- **Excerpted passage**:

====

Cool VL Viewer forum

View unanswered posts | View active topics It is currently 2022-10-06 08:19:12



Reply to topic  [ 9 posts ] 
Improving LLVCacheLRU::updateScores() with OpenMP 
Author Message

Joined: 2011-10-07 10:39:20
Posts: 155
Reply with quote
Hi Henri,

i ran the Visual Studio Profiler on a viewer run and found that updateScores() eats around 5% CPU time.

It can be parallelized quite simple with OpenMP, as illustrated below (use /openmp with VisualStudio).

Are you interested in a proper patch for this?

Code:
   void updateScores()
   {
      LLVCacheVertexData** data_iter = mCache + MaxSizeVertexCache;
      LLVCacheVertexData** end_data = mCache + MaxSizeVertexCache + 3;

      while (data_iter != end_data)
      {
         LLVCacheVertexData* data = *data_iter++;
         // Trailing 3 vertices aren't actually in the cache for scoring
         // purposes
         if (data)
         {
            data->mCacheTag = -1;
         }
      }

      data_iter = mCache;
      end_data = mCache + MaxSizeVertexCache;

      while (data_iter != end_data)
      {
         // Update scores of vertices in cache
         LLVCacheVertexData* data = *data_iter++;
         if (data)
         {
            data->mScore = find_vertex_score(*data);
         }
      }

      mBestTriangle = NULL;
      // Update triangle scores
      data_iter = mCache;
      end_data = mCache + MaxSizeVertexCache + 3;

      
      #pragma omp parallel
      {
         LLVCacheTriangleData* threadBestTriangle = NULL;

         while (data_iter != end_data)
         {
            LLVCacheVertexData* data = *data_iter++;
            if (data)

====

- **Material provided**:
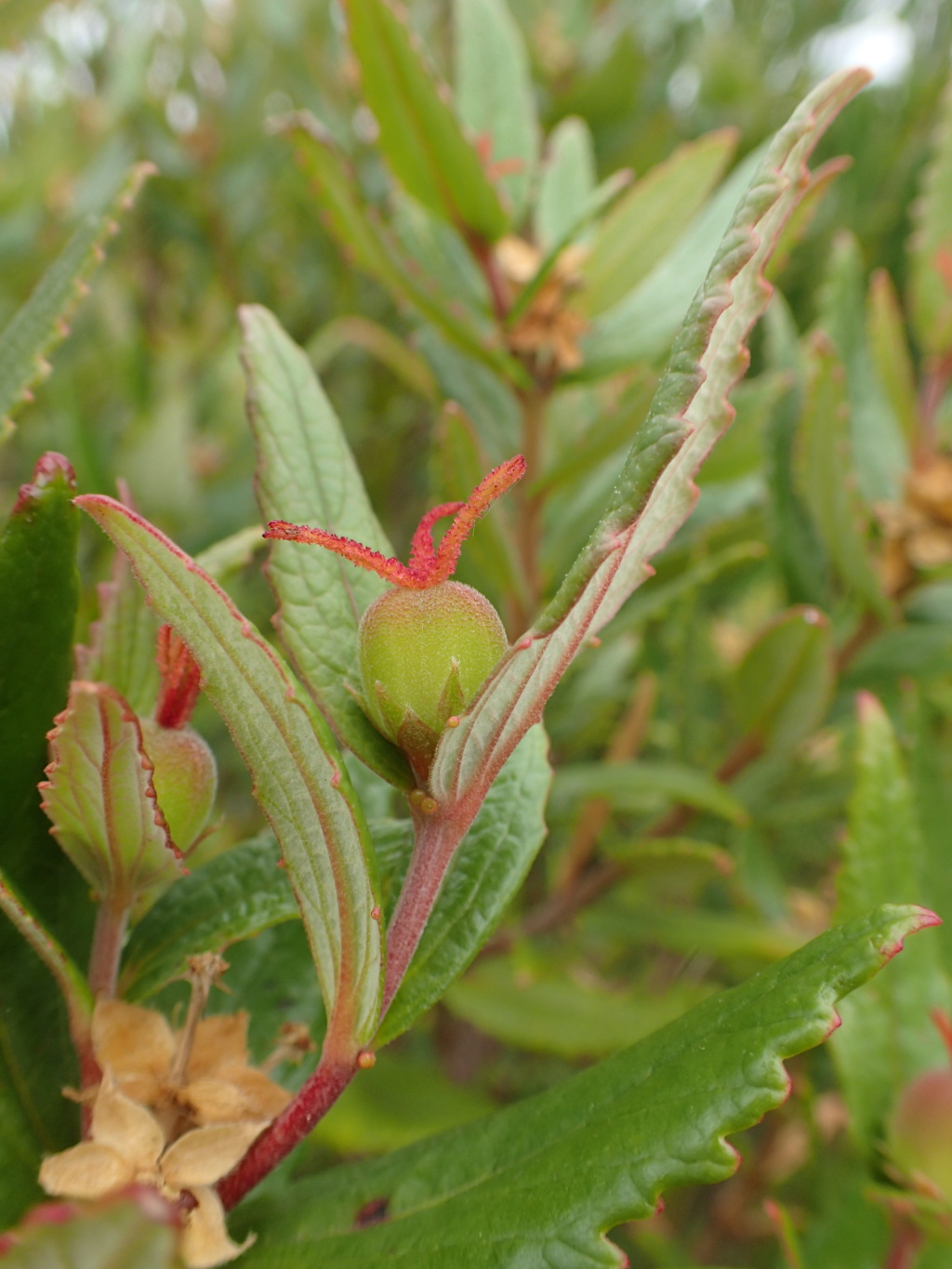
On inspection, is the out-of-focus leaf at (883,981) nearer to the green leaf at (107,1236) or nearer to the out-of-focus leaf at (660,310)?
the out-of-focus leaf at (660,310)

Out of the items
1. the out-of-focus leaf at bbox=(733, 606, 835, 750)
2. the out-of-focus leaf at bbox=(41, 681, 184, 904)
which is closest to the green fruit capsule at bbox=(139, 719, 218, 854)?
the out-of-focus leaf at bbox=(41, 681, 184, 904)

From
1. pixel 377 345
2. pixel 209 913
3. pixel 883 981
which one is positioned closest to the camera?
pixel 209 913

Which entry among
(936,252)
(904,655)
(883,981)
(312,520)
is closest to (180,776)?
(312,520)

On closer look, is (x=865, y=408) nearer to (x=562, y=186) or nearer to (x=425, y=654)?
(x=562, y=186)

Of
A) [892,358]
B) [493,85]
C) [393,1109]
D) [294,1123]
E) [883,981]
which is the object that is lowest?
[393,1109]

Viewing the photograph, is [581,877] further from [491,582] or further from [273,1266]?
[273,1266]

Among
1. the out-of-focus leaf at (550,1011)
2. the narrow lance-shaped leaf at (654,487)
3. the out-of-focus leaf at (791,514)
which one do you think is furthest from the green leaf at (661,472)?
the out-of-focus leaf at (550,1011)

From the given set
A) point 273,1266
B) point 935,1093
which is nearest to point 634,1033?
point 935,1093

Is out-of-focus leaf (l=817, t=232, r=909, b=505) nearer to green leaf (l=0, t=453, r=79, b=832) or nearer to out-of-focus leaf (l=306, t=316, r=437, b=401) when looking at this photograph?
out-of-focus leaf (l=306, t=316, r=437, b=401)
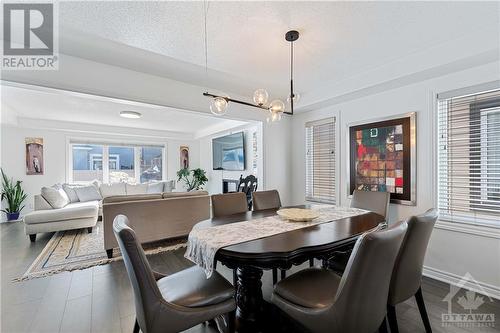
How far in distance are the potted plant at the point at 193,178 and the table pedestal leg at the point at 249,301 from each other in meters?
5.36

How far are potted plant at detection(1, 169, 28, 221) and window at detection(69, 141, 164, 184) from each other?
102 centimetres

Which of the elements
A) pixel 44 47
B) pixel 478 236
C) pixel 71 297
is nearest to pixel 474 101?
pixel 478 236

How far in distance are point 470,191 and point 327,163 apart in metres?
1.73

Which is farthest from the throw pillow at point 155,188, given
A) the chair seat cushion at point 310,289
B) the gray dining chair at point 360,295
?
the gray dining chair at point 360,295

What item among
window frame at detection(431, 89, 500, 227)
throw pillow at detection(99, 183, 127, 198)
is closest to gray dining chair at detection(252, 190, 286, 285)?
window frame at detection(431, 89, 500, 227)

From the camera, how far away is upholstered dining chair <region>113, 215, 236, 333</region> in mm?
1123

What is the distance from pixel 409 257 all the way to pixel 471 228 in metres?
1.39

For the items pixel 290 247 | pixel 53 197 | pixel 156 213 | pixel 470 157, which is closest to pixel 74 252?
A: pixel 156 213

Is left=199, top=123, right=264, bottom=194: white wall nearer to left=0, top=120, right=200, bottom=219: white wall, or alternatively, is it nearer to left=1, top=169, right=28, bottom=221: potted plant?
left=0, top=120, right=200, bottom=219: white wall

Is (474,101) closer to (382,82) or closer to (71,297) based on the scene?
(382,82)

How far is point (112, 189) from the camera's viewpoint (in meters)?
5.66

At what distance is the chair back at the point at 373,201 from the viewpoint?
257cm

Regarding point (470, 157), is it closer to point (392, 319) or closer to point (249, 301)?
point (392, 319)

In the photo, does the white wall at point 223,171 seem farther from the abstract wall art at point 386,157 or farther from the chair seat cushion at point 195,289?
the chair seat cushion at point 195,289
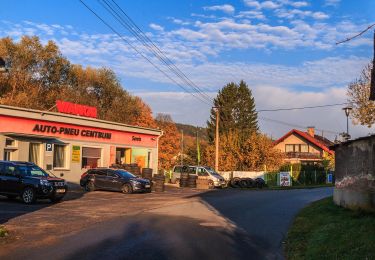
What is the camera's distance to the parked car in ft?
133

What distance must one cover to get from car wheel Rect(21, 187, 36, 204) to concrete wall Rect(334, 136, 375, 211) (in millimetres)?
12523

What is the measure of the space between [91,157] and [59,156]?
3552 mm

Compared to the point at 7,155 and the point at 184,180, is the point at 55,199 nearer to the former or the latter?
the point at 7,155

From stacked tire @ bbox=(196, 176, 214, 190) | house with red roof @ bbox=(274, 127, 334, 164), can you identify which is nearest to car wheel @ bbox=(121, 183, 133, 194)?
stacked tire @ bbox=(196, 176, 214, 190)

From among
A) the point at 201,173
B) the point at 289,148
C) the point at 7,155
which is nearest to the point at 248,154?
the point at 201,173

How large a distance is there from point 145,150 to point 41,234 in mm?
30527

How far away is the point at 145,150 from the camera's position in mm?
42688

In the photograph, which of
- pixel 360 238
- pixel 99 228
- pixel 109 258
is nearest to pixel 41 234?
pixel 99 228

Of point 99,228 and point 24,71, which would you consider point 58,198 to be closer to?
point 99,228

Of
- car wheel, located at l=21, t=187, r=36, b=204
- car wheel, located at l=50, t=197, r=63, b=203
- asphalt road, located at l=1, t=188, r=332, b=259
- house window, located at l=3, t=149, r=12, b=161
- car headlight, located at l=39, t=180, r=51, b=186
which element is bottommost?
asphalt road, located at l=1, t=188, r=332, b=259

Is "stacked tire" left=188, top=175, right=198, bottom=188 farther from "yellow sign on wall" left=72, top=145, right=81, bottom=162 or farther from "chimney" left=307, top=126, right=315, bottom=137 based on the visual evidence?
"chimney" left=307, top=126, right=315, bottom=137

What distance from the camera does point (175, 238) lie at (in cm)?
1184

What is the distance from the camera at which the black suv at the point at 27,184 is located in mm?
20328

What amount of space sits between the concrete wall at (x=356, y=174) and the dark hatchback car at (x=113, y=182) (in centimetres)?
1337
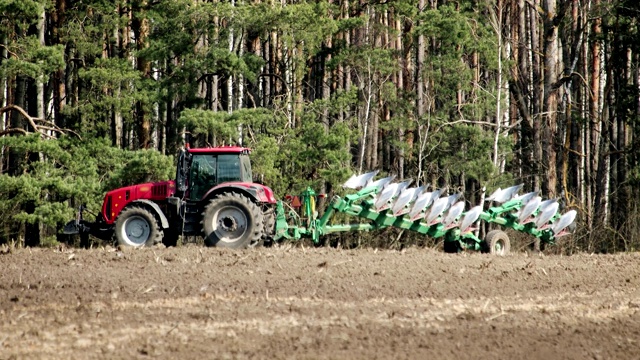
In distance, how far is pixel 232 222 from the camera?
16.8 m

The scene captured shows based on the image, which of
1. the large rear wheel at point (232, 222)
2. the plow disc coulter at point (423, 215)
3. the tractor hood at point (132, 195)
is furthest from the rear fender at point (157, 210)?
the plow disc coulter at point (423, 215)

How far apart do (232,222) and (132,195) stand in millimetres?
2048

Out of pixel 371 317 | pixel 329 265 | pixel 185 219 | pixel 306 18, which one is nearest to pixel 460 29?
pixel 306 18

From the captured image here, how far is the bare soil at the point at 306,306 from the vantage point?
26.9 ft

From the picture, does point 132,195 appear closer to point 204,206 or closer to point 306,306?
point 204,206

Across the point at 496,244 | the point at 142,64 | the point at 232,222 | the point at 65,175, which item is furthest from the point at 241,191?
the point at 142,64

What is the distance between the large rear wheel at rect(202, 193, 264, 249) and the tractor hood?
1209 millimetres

====

- **Exercise tasks**:
**a.** In the forum post about improving updateScores() with OpenMP, how much CPU time did the profiler show updateScores() using?
**b.** Carry on the forum post about parallelizing updateScores() with OpenMP from the point where it stops.

- **Replies**:
**a.** Around 5% of CPU time.

**b.**
            {
               int64_t pos = 0;
               int64_t end = data->mTriangles.size();
               #pragma omp for
               for (pos = 0; pos < end; pos++)
               {
                  LLVCacheTriangleData* tri = data->mTriangles[pos];
                  if (tri && tri->mActive &&
                     tri->mVertex[0] && tri->mVertex[1] && tri->mVertex[2])
                  {
                     tri->mScore = tri->mVertex[0]->mScore;
                     tri->mScore += tri->mVertex[1]->mScore;
                     tri->mScore += tri->mVertex[2]->mScore;

                     if (!threadBestTriangle ||
                        threadBestTriangle->mScore < tri->mScore)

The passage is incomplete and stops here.